### WRITTEN TASKS
a – In the promissory note excerpt, switch "Austin" to "Dallas" and write out the passage starting with "Austin, Texas" and going on through "as specified herein.".
b – According to the promissory note excerpt, Tejas Incorporated is a corporation of which state?
c – Write the next part of the promissory note excerpt, picking up after its last line.

### SOURCE EXTRACT
===============
THIS NOTE AND THE SECURITIES ISSUABLE UPON CONVERSION HEREOF HAVE NOT BEEN REGISTERED UNDER THE SECURITIES ACT OF 1933, AS AMENDED, OR APPLICABLE STATE SECURITIES LAWS AND MAY NOT BE TRANSFERRED, SOLD OR OTHERWISE DISPOSED OF IN THE ABSENCE OF AN EFFECTIVE REGISTRATION STATEMENT WITH RESPECT TO THIS NOTE OR SUCH SECURITIES, FILED AND MADE EFFECTIVE UNDER THE SECURITIES ACT OF 1933, AS AMENDED, AND SUCH APPLICABLE STATE SECURITIES LAWS, OR UNLESS THE COMPANY RECEIVES AN OPINION OF COUNSEL SATISFACTORY TO THE COMPANY TO THE EFFECT THAT REGISTRATION UNDER SUCH ACT AND SUCH APPLICABLE STATE SECURITIES LAWS IS NOT REQUIRED OR UNLESS SOLD PURSUANT TO RULE 144 UNDER SUCH ACT.

REPLACEMENT SUBORDINATED CONVERTIBLE PROMISSORY NOTE

 

 

 

 

 

$1,000,000.00

 

Austin, Texas

 

Effective as of July 7, 2004

     For value received, Tejas Incorporated, a Delaware corporation (the “ Company ”), hereby promises to pay to Salter Family Partners, Ltd. or registered assigns (the “ Holder ”), the principal sum of ONE MILLION DOLLARS AND NO CENTS ($1,000,000.00), on the dates specified herein, with interest as specified herein.

     This Note is subject to the following additional provisions, terms and conditions:

ARTICLE 1. DEFINITIONS .

     Section 1.1. Certain Definitions .
===============
### INFORMATION SHOWN
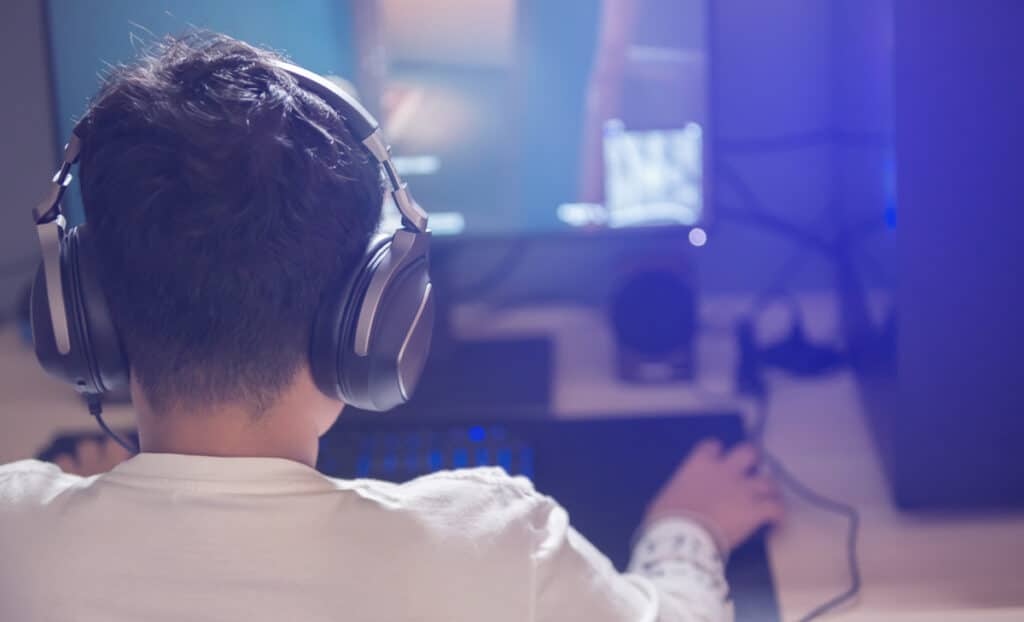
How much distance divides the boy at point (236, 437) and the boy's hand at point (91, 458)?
13.3 inches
===============
### OUTPUTS FOR THE TASKS
a –
Dallas, Texas

 

Effective as of July 7, 2004

     For value received, Tejas Incorporated, a Delaware corporation (the “ Company ”), hereby promises to pay to Salter Family Partners, Ltd. or registered assigns (the “ Holder ”), the principal sum of ONE MILLION DOLLARS AND NO CENTS ($1,000,000.00), on the dates specified herein, with interest as specified herein.

b – Delaware

c –
     “ Applicable Rate ” means 10% per annum.

     “ Bankruptcy Law ” means Title 11, United State Code or any similar federal or state law for the relief of debtors.

     “ Business Day ” means any day that is not a Saturday or Sunday or a day on which banks are required or permitted to be closed in Austin, Texas.

     “ Common Stock ” means the Company’s common stock, $0.001 par value.

     “ Conversion Price ” means Ten Dollars ($10.00).

     “ Default Rate ” means 14% per annum.

     “ DGCL ” means the Delaware General Corporation Law, as amended from time to time.

     “ Distribution Event ” means any insolvency, bankruptcy, receivership, liquidation, reorganization or similar proceeding (whether voluntary or involuntary) relating to the Company or its property, or any proceeding for voluntary or involuntary liquidation, dissolution or other winding up of the Company, whether or not involving insolvency or bankruptcy.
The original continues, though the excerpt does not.